Pendidikan moral dapat dilakukan dengan pendekatan yang bersifat
integrated, yaitu dengan melibatkan seluruh disiplin ilmu pengetahuan. Serta harus
didukung oleh kemauan, kerjasama yang kompak dan usaha yang sungguh-sungguh
dari keluarga, rumah tangga, sekolah dan lingkungan masyarakat. Yang turut
bertanggung jawab terutama mengenai aspek efektifnya melalui mata pelajaran yang
diajarkan dan contoh teladan dalam tingkah laku serta perbuatan-perbuatan.
Namun sesungguhnya pengendali moral yang paling penting adalah nilai
agama yang telah ditanamkan dalam diri individu sejak kecil.
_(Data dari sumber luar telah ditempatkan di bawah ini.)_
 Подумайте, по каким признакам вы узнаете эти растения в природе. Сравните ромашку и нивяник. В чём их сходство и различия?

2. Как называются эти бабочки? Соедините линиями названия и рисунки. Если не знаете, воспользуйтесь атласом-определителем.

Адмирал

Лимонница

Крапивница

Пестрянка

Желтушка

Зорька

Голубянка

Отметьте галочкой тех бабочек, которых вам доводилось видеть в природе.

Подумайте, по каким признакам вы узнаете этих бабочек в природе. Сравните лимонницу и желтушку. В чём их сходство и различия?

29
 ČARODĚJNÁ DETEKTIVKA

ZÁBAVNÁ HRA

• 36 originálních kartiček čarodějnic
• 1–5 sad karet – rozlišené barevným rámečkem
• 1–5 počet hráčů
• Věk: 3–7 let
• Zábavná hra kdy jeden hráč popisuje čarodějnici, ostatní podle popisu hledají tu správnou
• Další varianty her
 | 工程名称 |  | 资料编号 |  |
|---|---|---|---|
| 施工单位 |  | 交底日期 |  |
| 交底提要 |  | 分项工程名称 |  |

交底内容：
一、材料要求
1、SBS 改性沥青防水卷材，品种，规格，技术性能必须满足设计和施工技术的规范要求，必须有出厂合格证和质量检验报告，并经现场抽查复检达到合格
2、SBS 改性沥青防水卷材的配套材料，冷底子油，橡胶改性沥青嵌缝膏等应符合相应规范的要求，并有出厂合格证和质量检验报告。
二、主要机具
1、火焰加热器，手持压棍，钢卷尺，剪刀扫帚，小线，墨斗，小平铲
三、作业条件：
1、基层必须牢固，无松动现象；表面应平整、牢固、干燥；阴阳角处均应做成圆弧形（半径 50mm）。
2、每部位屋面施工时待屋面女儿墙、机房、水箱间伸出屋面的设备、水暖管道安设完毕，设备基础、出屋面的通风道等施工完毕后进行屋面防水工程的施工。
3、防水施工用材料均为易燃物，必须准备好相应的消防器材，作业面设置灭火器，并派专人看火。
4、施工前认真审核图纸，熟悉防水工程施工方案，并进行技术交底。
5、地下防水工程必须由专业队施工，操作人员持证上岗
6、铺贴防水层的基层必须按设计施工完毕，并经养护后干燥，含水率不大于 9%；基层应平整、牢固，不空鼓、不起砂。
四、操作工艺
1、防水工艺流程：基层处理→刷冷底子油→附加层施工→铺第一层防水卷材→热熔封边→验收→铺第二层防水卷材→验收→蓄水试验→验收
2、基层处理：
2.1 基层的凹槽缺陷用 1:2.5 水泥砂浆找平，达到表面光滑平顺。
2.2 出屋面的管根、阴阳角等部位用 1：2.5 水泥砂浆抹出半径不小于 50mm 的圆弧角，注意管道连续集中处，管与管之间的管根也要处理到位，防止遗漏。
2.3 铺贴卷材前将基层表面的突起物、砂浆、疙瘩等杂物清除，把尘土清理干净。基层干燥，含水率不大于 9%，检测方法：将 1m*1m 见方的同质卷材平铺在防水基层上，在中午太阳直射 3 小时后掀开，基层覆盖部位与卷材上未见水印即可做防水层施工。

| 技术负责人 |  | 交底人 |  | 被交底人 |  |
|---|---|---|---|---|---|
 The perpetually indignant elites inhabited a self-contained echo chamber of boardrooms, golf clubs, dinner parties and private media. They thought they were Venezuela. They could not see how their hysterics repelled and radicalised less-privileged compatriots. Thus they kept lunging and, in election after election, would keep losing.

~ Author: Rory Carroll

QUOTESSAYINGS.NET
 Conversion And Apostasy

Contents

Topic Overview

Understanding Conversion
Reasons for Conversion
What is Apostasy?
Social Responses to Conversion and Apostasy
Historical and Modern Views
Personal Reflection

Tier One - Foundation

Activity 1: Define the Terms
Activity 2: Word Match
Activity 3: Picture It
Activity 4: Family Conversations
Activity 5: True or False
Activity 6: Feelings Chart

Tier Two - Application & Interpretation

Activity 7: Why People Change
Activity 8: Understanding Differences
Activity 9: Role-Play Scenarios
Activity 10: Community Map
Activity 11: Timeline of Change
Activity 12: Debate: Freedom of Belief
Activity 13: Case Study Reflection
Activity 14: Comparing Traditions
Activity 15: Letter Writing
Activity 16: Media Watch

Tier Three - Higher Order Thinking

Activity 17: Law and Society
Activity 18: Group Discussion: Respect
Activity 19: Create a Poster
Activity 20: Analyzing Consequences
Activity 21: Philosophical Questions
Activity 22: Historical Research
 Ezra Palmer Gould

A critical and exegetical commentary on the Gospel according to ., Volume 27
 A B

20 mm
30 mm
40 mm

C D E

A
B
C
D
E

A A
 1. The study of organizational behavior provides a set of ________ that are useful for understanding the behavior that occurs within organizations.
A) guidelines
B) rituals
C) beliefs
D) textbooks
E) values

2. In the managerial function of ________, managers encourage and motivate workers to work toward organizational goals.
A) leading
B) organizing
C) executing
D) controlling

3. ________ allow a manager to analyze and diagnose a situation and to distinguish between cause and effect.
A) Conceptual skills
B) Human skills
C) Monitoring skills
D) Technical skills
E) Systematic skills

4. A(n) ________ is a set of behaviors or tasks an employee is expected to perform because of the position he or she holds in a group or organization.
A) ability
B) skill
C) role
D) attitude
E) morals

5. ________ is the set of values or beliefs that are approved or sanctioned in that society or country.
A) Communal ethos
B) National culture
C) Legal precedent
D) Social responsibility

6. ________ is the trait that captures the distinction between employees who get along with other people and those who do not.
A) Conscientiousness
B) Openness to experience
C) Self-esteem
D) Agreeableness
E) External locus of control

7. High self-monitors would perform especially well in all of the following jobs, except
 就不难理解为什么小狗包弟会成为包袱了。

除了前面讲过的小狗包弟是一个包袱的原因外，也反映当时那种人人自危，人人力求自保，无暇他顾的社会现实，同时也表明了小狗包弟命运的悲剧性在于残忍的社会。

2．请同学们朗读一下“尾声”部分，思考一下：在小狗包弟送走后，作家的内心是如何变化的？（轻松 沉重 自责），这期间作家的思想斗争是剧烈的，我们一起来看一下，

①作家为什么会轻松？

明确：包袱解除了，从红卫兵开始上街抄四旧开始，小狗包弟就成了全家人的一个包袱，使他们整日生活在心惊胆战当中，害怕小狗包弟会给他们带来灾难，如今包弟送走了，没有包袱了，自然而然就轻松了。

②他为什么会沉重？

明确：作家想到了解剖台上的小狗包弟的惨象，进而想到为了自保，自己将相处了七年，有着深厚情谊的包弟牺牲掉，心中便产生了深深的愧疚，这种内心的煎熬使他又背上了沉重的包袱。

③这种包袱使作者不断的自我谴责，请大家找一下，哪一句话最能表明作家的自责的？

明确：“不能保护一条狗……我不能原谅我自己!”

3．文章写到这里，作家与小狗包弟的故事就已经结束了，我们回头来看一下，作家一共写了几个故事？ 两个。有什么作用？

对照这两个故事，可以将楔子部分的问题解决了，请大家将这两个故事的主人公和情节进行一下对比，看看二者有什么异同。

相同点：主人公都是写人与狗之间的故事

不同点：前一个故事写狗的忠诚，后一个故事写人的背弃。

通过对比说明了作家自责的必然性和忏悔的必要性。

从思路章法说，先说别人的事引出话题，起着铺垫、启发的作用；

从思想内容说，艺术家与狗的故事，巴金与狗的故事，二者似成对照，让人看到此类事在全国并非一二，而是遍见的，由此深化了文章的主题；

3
Karena sebenarnya
kerusakan-kerusakan yang terjadi saat ini bukan karena kegagalan agama dalam
membangun masyarakat yang bermoral, melainkan kegagalan umat memahami
pesan moral agama dan keggalan mengamalkan ajarannya dalam kehidupan sehari-
hari. Untuk itu, demi menyelematkan generasi yang akan datang, perlunya
penanaman nilai agama yang lebih efektif.
BAB III
PENUTUP

3.1 Kesimpulan
Moral adalah sebagai seperangkat ide, nilai, ajaran, prinsip, atau norma. Akan tetapi lebih
kongkrit dari itu , moral juga sering dimaksudkan sudah berupa tingkah laku, perbuatan, sikap
atau karakter yang didasarkan pada ajaran, nilai, prinsip, atau norma.
Jenis-jenis moral:
1. Moralitas heteronom
2. Moralitas otonom

3.2 Saran

Kami selaku penulis atau penyusun makalah ini menyarankan kepada pembaca agar
memahami apa yang dimaksud dengan moral, karena moral merupakan hal penting bagi setiap
orang terutama pendidik Kami juga menyarankan kepada pembaca agar memahami hubungan
etika dan moral.
Daftar Pustaka

Sagala, S. 2007. Manajemen strategik dalam peningkatan mutu pendidikan. Bandung: Alfabeta.
Fauzi, Imron. 2018. Etika profesi Keguruan. Jember: IAIN Jember Prees.
Syam . Asri Ashari, Santaria Rustan. 2020. Moralitas dan Profesionalisme Guru sebagai Upaya
Meningkatkan Mutu Pendidikan. Jurnal Studi Guru dan Pembelajaran.3(2), 296-302.